Why health systems might be victims of a huge data breach — and not yet know it

The MOVEit data breach, a hack that has touched millions of Americans across a variety of industries, has already claimed three health system victims. And more could be on the way.

That's because victims of the breach continue to be identified, as several organizations found out they were affected after learning their third-party vendors use the file-transfer application from Progress Software, The Wall Street Journal reported July 19. Clop, a ransomware gang with ties to Russia, has claimed responsibility for the back.

"It's massively complex, the downstream impact is difficult to predict, and organizations are not necessarily going to be sure at this point whether they do have any exposure," Brett Callow, threat analyst at cybersecurity firm Emsisoft, told the newspaper.

The health systems already identified as victims of the breach have included Louisville, Ky.-based UofLHealth in July and Bellaire, Texas-based Harris Health System and Baltimore-based Johns Hopkins Medicine in June.
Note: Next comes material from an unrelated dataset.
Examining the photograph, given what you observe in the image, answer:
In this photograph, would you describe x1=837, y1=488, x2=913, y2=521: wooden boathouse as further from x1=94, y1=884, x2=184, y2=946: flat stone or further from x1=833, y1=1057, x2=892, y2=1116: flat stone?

UofLHealth and Johns Hopkins Medicine (which faces a lawsuit over the incident) were discovered to be affected almost a month apart. "New details are emerging daily from MOVEit and other third-party vendors," a spokesperson for Fort Collins-based Colorado State University, another recent victim, told the Journal

One thing is for sure, Mr. Callow added to the news outlet: "This incident is going to be massively costly."